Data entries →
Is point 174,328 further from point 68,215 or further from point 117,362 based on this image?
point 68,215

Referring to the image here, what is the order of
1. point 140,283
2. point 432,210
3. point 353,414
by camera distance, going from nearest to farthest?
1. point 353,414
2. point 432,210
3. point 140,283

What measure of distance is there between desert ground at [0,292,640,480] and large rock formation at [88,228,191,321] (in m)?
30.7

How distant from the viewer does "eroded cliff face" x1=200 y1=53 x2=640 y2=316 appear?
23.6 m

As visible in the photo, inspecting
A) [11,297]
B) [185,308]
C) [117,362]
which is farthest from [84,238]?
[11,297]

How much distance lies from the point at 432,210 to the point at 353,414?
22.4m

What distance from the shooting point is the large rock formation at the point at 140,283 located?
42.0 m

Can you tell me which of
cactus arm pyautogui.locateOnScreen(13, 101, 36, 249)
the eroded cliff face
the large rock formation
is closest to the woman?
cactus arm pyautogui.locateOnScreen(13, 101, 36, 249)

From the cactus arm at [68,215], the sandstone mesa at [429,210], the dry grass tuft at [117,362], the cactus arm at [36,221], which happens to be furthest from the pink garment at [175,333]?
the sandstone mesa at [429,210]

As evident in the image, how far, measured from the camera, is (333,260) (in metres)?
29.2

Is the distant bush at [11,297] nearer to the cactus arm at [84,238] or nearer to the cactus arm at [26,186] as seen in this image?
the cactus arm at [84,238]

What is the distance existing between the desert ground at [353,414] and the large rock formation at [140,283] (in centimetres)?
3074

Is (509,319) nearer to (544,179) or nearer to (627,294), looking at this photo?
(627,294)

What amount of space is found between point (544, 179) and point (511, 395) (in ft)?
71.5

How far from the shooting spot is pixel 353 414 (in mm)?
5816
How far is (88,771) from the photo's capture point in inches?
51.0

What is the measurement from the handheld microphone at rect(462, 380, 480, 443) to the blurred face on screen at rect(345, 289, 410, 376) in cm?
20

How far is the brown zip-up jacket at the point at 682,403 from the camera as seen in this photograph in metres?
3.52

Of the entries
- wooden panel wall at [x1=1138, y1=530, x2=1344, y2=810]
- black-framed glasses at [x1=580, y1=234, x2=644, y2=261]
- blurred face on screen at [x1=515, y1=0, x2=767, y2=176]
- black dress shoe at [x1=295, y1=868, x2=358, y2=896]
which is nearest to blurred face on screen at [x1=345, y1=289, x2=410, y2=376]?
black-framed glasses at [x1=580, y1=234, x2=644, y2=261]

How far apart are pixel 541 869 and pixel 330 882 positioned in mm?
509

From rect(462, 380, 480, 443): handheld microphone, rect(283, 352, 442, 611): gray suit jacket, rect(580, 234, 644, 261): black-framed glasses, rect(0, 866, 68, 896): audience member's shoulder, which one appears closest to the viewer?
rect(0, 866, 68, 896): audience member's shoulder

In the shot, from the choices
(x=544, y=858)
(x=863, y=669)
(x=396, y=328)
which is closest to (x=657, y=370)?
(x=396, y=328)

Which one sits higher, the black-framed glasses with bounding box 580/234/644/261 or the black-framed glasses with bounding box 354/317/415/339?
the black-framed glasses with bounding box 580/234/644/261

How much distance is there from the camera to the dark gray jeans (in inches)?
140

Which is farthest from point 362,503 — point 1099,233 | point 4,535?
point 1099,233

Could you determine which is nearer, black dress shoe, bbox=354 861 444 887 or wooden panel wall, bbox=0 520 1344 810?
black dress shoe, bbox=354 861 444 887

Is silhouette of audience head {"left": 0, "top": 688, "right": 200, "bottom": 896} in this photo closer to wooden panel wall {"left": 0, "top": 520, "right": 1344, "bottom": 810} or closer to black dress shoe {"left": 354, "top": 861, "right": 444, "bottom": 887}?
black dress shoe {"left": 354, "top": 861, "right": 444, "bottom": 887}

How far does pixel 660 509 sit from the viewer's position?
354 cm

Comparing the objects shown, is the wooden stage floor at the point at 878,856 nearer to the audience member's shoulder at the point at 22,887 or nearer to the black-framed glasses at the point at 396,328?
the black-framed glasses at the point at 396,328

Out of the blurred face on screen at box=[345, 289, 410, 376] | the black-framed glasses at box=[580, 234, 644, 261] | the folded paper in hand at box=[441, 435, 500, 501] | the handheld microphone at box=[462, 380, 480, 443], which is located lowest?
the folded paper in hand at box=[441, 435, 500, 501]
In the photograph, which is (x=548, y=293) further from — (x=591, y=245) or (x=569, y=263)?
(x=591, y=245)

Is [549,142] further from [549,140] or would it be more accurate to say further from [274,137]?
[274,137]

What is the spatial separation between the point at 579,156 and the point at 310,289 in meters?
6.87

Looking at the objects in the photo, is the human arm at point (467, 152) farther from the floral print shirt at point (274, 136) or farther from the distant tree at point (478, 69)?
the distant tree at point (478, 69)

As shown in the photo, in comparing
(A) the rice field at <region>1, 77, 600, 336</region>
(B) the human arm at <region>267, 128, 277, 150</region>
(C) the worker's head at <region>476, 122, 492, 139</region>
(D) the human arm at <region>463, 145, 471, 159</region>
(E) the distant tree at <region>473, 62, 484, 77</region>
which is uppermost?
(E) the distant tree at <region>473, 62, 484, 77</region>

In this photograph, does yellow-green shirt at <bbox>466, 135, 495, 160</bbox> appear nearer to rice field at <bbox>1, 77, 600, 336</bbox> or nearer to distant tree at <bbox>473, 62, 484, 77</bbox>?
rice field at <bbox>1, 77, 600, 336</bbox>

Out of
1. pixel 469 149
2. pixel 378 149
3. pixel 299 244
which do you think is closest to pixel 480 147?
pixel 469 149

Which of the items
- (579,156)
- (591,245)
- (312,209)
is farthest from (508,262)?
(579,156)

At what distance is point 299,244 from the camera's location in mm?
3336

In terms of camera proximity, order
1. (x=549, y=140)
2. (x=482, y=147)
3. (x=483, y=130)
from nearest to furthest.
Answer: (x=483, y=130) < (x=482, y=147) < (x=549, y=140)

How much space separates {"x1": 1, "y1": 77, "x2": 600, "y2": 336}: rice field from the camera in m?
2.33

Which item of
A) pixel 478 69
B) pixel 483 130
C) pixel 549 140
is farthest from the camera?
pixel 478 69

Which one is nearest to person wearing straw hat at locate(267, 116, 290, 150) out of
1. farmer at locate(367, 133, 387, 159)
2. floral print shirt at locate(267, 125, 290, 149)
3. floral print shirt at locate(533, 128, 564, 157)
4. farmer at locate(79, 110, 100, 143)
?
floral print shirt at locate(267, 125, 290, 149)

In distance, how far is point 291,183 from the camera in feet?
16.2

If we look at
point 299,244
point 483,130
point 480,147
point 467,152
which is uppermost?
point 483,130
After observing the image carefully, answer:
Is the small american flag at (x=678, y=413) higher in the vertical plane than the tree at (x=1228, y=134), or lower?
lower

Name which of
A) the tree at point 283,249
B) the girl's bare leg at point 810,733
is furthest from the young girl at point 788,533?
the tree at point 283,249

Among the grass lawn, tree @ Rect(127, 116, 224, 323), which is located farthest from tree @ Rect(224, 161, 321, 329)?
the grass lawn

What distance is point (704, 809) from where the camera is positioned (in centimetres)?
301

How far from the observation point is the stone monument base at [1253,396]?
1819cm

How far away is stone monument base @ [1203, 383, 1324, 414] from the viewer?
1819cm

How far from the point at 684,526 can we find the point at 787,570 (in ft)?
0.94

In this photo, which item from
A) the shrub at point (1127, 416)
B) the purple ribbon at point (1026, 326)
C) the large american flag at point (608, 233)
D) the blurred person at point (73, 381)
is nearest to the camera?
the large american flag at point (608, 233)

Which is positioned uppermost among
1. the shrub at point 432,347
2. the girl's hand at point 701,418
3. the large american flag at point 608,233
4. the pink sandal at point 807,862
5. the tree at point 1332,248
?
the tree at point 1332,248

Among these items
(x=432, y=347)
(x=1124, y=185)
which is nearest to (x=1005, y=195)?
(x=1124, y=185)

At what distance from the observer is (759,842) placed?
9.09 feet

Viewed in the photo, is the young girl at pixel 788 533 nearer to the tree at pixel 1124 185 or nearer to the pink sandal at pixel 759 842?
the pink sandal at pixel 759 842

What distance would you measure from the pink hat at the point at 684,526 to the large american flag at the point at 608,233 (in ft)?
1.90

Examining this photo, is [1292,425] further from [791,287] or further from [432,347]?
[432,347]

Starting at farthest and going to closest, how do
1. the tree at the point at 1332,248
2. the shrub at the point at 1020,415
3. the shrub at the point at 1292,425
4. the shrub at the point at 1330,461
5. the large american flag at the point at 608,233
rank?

Task directions →
Reproduce word for word the lines of the data, starting at the line that contains "How far from the point" and ending at the last line of the data, with both of those lines included.

Written answer →
How far from the point at 684,526 can we find the point at 787,570 (in ft)?
0.94

In this photo, which item from
A) the shrub at point (1127, 416)
B) the purple ribbon at point (1026, 326)
C) the large american flag at point (608, 233)
D) the blurred person at point (73, 381)
is nearest to the camera?
the large american flag at point (608, 233)

Which is positioned uppermost among
1. the shrub at point 432,347
2. the girl's hand at point 701,418
3. the large american flag at point 608,233
4. the pink sandal at point 807,862
5. the tree at point 1332,248
?
the tree at point 1332,248

Among these items
(x=432, y=347)
(x=1124, y=185)
which is nearest to (x=1005, y=195)?
(x=1124, y=185)

At what distance from the observer is (759,842) placed?
9.09 feet

Viewed in the photo, is the young girl at pixel 788 533 nearer to the tree at pixel 1124 185 or nearer to the pink sandal at pixel 759 842?
the pink sandal at pixel 759 842

What distance would you measure from the pink hat at the point at 684,526 to the large american flag at the point at 608,233 (in ft)?
1.90

Examining this photo, is [1292,425] further from [791,287] or further from [432,347]?
[432,347]

Starting at farthest and going to closest, how do
1. the tree at the point at 1332,248
2. the shrub at the point at 1020,415
3. the shrub at the point at 1292,425
4. the shrub at the point at 1330,461
5. the large american flag at the point at 608,233
rank?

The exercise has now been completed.